I know Fresno. I grew up in a small town nearby. We're talking about one of the farming capitals of the world and home to legions of immigrants -- many of them illegal. In fact, the leader of an Asian-American growers association in Central California estimates that nearly 100 percent of today's agricultural work force is illegal. Without immigrants, the local economy would shrivel up like a raisin in the sun.
So the mayor of Fresno asking for a moratorium on immigrants is like Col. Sanders asking for a moratorium on chickens.
A moratorium wouldn't do any good. For starters, it would impact only the people who come legally. The border guards and barbed wire along the U.S.-Mexico border suggest that Americans already have a moratorium on illegal immigration. So why limit legal immigration? Legal immigrants are perhaps this country's most precious imports. Besides, I thought the big objection to all these illegal immigrants coming in from Mexico and elsewhere is that they are entering illegally. If Americans opt to keep out legal immigrants as well, it will become clear that what this nation of immigrants really resents is immigrants in general.
Still, Fresno Mayor Alan Autry -- a former television actor -- did get enough mileage out of his half-baked scheme to land on national talk shows.
It's no wonder. Immigration is a hot topic. What the networks seem to have a tougher time covering are Latinos who have been in this country for generations.
So concludes the National Association of Hispanic Journalists, which at its convention in Fort Worth last week released -- for the 10th year in a row -- its annual Network Brownout Report. The association found that in 2004, out of 16,000 stories aired on the network evening newscasts (ABC, CBS, NBC, CNN), only 115 stories were exclusively about Latinos. That is just 0.72 percent. And it is down from what it was in 2003, when -- in a sample of 16,000 stories -- there were 131 stories about Latinos, or 0.82 percent.

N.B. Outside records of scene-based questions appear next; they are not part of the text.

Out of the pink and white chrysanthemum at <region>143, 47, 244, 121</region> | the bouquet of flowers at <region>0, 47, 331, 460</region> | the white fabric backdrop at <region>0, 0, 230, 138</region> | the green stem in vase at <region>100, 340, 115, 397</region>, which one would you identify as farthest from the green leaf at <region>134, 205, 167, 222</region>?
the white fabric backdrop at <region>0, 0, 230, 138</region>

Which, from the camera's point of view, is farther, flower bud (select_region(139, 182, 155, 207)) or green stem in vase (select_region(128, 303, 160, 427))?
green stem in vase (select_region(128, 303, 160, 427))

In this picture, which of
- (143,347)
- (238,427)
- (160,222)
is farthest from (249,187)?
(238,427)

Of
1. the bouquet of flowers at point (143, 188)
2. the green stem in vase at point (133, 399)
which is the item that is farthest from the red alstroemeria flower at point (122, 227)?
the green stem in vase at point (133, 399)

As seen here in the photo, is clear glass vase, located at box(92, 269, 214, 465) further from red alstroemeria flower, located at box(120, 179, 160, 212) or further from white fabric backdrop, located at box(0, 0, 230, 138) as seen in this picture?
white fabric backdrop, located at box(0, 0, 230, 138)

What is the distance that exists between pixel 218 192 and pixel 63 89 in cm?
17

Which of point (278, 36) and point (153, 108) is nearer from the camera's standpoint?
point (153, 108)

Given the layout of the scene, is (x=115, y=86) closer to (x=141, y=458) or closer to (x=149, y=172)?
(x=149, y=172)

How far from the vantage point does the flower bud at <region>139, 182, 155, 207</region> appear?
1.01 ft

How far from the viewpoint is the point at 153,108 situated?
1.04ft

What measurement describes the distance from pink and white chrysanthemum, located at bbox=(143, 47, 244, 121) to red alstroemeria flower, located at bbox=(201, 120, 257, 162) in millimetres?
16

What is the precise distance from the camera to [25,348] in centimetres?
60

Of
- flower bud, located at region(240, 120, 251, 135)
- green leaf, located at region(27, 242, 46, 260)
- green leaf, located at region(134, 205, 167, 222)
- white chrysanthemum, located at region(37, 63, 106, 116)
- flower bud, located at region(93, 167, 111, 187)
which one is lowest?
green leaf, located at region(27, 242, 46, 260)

Now that Latinos make up 14 percent of the U.S. population, that level of coverage is pathetic. So is the fact that on those rare occasions when the networks do cover Latinos, the ones in which they seem most interested are those who have just arrived, or have committed crimes. Of the 115 stories last year that were about Latinos, 40 of them dealt with immigration, or 34.7 percent.
The words "Latino" and "immigrant" are not synonymous. The media always forget that. Network executives wonder why they're missing out on the Latino market. Here's why: After Latinos have been in the United States for a generation or two, many of them tend to adopt the customs and culture of the mainstream and no longer identify with immigrants.
Personally, as a U.S.-born Latino, what I resent are simple solutions to complicated problems such as how to combat illegal immigration.
What we need is a whole new batch of complex solutions.
Case in point: The Illegal Immigration Enforcement and Social Security Protection Act of 2005, co-sponsored by Rep. David Dreier, R-Calif., and Rep. Silvestre Reyes, D-Texas. The bill creates a new counterfeit-proof Social Security card and a national employment eligibility database, against which employers would have to verify a job applicant's legal status. It also punishes employers who fail to do that or knowingly hire illegal immigrants with fines of up to $50,000 and up to five years in prison. Lastly, it adds 10,000 new Homeland Security agents whose job it would be to make sure employers follow the law.
This is great stuff, and yet the really telling part is that a lot of folks in Washington don't give the Dreier-Reyes bill much of a chance at survival -- not as long as Republicans control Congress. And to think the GOP markets itself as the party of law and order.